■ **Work instructions**
- a) In the excerpt about Dorothy, at which attempt did she pass her driving test?
- b) Set down, word for word, the stretch of the excerpt about Dorothy from "As a young child" through "Michael had wanted.".

■ **Excerpt**
Unlike both her husband and son, however, Dorothy
was a well-known figure in Hungerford, and highly respected too. The
general manager of the Elcot Park Hotel, where she worked as a part-time
waitress for twelve years, remembers his former employee as extremely
popular, conscientious and hard-working -,a real salt-of-the-earth
figure’. So popular was Dorothy that when, shortly before the summer
of 1987, she finally passed her driving test at the twelfth attempt,
at the age of sixty-one, the hotel’s management presented her with a
bottle of champagne, a gesture of admiration for her gritty
determination. However, the most constant beneficiary of any
additional income generated by Dorothy’s dedicated efforts was not
herself but her son.
As a young child Michael Ryan developed a
particular attachment to Action Man, the commando-style plastic doll
beloved of so many boys at that time. True to form, Dorothy saw to it
that Michael’s Action Man was exceptionally well kitted out, with
several different uniforms and virtually every accessory on the market.
For this was what Michael had wanted.

■ **Dataset rows**
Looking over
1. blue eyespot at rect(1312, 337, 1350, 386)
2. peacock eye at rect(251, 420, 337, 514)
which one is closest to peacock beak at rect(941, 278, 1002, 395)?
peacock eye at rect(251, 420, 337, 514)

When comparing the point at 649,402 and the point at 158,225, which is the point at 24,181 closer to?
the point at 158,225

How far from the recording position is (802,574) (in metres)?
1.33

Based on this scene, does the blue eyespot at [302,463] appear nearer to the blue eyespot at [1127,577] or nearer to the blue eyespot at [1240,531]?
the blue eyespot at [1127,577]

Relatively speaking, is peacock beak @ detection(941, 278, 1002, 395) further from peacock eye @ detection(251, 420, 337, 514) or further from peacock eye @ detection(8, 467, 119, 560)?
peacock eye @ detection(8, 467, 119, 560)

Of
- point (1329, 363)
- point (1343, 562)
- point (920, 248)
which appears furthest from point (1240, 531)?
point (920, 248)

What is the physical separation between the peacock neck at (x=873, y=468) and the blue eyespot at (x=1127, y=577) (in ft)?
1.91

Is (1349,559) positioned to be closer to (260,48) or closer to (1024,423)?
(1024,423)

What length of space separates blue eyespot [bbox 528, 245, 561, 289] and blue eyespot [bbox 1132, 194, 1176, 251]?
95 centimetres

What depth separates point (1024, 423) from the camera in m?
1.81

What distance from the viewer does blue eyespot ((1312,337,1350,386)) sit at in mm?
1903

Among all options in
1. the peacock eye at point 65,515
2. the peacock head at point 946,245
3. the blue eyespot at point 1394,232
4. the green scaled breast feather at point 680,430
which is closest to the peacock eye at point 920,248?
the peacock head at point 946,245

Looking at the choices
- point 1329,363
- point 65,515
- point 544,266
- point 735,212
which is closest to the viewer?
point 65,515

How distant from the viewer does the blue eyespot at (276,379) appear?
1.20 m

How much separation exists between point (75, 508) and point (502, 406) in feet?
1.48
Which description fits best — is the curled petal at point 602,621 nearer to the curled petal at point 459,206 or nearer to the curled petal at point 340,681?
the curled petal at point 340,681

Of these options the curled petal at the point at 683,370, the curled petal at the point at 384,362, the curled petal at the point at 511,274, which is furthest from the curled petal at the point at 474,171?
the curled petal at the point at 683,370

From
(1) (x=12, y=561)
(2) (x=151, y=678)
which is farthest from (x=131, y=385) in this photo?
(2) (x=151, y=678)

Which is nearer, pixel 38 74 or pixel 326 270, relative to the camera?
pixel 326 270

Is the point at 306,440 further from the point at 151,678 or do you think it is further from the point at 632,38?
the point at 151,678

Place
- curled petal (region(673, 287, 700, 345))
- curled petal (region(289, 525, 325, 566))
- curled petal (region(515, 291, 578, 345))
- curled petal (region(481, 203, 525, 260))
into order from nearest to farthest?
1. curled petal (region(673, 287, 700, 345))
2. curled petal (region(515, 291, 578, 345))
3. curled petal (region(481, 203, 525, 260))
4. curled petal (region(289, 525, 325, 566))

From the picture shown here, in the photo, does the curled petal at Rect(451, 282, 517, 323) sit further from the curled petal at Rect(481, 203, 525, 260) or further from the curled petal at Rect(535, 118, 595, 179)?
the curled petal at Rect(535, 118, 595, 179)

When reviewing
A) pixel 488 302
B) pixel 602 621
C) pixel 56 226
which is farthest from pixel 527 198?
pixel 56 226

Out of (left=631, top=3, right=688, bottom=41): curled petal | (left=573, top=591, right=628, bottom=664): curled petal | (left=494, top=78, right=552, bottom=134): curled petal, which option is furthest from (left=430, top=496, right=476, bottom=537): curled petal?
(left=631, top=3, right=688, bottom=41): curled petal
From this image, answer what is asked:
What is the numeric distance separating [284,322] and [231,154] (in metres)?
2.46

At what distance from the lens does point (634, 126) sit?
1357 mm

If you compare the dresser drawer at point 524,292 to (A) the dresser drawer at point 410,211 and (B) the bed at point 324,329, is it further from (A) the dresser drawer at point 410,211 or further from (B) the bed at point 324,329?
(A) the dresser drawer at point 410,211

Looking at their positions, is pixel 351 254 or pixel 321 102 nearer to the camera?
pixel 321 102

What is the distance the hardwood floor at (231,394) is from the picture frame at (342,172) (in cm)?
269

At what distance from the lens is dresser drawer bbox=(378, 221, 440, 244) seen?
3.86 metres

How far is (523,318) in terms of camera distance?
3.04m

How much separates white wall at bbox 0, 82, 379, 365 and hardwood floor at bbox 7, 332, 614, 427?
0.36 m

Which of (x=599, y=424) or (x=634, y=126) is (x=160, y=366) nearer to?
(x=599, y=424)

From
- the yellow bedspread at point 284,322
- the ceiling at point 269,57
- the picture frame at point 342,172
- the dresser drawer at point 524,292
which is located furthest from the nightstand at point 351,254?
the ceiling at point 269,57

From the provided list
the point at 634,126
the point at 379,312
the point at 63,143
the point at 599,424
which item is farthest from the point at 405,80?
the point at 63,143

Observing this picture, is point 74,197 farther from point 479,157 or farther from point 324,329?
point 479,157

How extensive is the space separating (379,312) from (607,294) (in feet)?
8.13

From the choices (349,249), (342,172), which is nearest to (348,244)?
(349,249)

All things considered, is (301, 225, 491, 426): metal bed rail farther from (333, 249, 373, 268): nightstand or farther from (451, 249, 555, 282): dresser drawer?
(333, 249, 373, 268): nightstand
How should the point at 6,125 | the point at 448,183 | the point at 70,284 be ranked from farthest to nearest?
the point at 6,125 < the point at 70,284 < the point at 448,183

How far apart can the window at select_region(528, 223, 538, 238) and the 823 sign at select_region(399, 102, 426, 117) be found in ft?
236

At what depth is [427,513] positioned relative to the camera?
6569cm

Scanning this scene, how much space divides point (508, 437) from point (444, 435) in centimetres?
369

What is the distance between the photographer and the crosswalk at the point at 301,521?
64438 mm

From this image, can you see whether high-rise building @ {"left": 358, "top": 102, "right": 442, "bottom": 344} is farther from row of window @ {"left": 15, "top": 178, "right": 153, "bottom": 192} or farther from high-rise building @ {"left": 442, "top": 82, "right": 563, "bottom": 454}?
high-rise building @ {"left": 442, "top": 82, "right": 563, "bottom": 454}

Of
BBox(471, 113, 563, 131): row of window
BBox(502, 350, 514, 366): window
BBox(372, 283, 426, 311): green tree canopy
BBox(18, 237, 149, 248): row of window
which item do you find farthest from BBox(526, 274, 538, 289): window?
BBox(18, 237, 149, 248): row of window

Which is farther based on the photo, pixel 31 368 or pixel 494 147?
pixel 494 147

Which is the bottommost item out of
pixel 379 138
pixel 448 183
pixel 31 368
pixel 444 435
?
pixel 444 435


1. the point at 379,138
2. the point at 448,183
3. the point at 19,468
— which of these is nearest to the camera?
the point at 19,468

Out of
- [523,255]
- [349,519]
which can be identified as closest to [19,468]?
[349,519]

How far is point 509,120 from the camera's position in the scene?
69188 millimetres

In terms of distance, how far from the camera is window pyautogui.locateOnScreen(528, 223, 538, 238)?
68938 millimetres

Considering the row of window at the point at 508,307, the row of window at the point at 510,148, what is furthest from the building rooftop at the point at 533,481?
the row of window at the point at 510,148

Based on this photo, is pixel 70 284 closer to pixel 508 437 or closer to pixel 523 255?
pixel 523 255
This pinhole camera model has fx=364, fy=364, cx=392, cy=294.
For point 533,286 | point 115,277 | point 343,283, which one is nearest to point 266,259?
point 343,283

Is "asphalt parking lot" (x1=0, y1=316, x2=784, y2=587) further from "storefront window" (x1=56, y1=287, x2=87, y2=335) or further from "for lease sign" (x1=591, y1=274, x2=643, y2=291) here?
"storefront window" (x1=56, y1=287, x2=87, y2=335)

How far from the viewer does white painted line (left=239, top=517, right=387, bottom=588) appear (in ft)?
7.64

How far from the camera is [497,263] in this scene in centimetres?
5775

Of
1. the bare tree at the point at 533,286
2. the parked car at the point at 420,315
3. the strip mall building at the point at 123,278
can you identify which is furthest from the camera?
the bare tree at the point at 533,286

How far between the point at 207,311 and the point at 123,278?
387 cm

■ **The responses**
- a) The twelfth attempt.

- b)
As a young child Michael Ryan developed a
particular attachment to Action Man, the commando-style plastic doll
beloved of so many boys at that time. True to form, Dorothy saw to it
that Michael’s Action Man was exceptionally well kitted out, with
several different uniforms and virtually every accessory on the market.
For this was what Michael had wanted.